至于那些与刘福晦纠缠甚密的长老们,几个尚且有羞耻心的老古董们自请废去修为,自愿在灵光宗做扫洒的杂事;嘴巴和脑子都灵光的,想要狡辩的几个长老也被一视同仁地废去修为,把他们往中洲和凡世的交界处流放。
康恒虽是被迫卷入,但放纵仍然是罪,他把方田交给任如林照顾,留下一封给方田的信,趁着某个深夜离开了。
他走之前去见了任如林,他们两个人都比之前要憔悴许多,他苦笑着看向任如林,只说方田是个好孩子,她已经能担起灵植坊的重任了,而后他行了一个大礼便告退了。
康恒离开山门时,只有谢乐宴偷偷来送,他还给康恒带来了方田的礼物,方田知道他要走,却不能来送他,于是托谢乐宴代为转交。

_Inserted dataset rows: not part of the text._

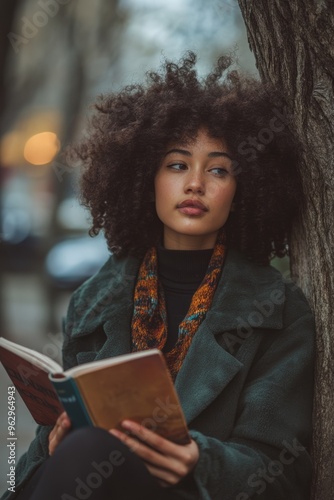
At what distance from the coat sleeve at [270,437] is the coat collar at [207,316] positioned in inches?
4.1

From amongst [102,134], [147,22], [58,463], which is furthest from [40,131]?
[58,463]

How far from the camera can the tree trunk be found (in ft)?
9.45

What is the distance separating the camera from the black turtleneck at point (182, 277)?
3318 mm

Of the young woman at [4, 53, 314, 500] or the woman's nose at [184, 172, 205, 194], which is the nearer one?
the young woman at [4, 53, 314, 500]

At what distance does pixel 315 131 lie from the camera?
2.98m

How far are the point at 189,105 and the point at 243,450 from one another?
4.46 ft

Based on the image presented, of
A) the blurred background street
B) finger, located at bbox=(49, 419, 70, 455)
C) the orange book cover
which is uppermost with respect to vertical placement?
the blurred background street

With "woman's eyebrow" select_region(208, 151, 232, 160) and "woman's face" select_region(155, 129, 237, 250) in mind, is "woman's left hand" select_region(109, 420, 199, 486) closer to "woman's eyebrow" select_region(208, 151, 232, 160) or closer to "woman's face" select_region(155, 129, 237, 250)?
"woman's face" select_region(155, 129, 237, 250)

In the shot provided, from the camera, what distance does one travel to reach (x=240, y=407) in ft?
9.53

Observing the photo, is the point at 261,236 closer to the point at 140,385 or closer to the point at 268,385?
the point at 268,385

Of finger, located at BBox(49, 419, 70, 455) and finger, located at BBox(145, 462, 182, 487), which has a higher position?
finger, located at BBox(49, 419, 70, 455)

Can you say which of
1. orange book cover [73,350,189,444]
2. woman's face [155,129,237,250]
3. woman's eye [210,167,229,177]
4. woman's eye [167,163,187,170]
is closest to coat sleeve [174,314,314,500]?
orange book cover [73,350,189,444]

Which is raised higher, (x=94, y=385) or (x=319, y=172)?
(x=319, y=172)

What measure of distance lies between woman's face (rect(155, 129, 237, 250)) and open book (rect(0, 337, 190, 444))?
2.91 feet
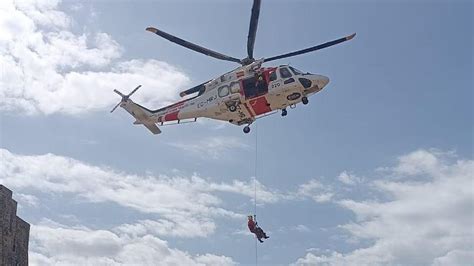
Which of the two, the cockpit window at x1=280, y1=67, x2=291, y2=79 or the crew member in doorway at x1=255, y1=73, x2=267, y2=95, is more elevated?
the cockpit window at x1=280, y1=67, x2=291, y2=79

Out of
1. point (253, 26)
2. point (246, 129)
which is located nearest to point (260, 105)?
point (246, 129)

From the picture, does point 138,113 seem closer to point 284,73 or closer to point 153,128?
point 153,128

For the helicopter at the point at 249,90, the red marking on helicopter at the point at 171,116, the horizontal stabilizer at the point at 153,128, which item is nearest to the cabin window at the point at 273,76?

康恒哽咽着说你们都是好孩子,然后挥了挥手让他回去了。
更深露重,谢乐宴难得感到一阵寒凉。
最悲惨的是那些药人,死的死,残的残,活下来的几乎没有个人样。任如林承诺一定会救治好他们,因此她拿出了很多年没用过的信物,送去了东洲某个地方。
回程比去时更快,那些在中洲一物难求的珍宝像不要钱一样地砸下去,终于还是救回了几个人。

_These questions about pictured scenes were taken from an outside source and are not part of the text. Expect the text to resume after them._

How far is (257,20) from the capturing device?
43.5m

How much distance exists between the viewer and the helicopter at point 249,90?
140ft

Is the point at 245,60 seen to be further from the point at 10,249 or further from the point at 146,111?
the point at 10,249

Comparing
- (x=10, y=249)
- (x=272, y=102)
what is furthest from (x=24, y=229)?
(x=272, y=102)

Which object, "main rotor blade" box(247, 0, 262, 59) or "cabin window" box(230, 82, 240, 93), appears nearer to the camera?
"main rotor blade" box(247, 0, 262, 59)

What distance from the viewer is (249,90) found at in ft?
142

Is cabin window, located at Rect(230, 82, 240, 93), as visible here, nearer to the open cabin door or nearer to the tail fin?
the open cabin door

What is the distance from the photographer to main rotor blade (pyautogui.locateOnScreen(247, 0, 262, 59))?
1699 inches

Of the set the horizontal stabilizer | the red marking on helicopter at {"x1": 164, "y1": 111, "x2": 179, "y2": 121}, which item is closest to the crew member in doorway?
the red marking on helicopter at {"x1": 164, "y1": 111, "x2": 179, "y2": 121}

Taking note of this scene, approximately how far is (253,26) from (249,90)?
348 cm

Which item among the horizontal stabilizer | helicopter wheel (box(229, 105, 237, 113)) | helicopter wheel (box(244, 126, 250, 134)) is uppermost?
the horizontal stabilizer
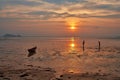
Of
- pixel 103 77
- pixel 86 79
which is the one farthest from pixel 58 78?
pixel 103 77

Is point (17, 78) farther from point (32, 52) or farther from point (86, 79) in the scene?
point (32, 52)

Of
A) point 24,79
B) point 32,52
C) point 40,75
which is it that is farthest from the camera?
point 32,52

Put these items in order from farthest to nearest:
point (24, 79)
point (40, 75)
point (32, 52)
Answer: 1. point (32, 52)
2. point (40, 75)
3. point (24, 79)

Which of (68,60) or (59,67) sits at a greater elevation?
(59,67)

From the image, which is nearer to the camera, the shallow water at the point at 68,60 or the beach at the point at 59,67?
the beach at the point at 59,67

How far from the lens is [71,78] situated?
22.7 metres

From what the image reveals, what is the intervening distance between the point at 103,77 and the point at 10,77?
8987 mm

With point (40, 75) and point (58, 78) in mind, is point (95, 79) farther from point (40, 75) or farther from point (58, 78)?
point (40, 75)

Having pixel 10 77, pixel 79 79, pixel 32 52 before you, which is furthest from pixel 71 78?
pixel 32 52

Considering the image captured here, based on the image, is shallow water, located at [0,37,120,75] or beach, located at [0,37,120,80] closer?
beach, located at [0,37,120,80]

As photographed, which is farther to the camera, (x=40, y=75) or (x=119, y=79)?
(x=40, y=75)

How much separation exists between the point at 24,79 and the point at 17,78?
83cm

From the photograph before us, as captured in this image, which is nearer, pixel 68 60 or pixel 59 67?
pixel 59 67

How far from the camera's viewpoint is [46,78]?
2253 centimetres
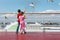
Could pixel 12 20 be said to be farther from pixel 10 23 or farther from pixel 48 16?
pixel 48 16

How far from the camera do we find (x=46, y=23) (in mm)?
11125

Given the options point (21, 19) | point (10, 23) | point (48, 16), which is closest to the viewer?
point (21, 19)

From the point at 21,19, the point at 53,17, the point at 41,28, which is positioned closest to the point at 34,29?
the point at 41,28

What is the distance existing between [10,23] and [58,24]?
2623 millimetres

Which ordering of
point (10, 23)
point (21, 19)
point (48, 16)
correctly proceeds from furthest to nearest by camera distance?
1. point (10, 23)
2. point (48, 16)
3. point (21, 19)

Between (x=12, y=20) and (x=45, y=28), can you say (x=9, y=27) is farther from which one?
(x=45, y=28)

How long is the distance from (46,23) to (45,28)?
0.27 metres

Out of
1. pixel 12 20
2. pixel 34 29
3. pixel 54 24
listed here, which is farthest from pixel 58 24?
pixel 12 20

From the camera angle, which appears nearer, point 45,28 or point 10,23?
point 45,28

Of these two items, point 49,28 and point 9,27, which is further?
point 9,27

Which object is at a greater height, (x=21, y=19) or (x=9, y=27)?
(x=21, y=19)

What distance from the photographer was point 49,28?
443 inches

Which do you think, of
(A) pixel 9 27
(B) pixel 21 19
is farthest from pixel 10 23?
(B) pixel 21 19

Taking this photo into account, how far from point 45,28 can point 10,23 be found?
2058 mm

只是这些药人们无法再修炼,任如林送他们去凡世最和平,最富庶的城镇,给了他们一大笔钱,让他们在凡世也能过上最好的生活。
仿佛一切都在变好,回到刘福晦还不是宗主时候的样子。
但是任如林已经回不到从前,她无法再相信自己,她不觉得自己能再次做好这个宗主。于是,她把宗主之位交给了宗里一个为人正直刚正不阿的青年长老。
做完这些事,才堪堪过去不到半月。
任如林却感到如此疲倦,她宣判了所有其他有罪的人,而她自己又该交由谁来审判呢?
新上任的宗主来询问她,戒律堂里还关了一个罪大恶极的囚犯,该如何处置那人。
“我去看看。”任如林安抚他说。
到了大狱,任如林突然觉得这里的一切都很陌生,她的眼前开始回闪故人的身影,耳边响起一些杂乱的呼喊。
她摇摇头,把这些思绪收起,又摆出一副没事人的样子。她身边跟着一位身着黑色劲装的修士。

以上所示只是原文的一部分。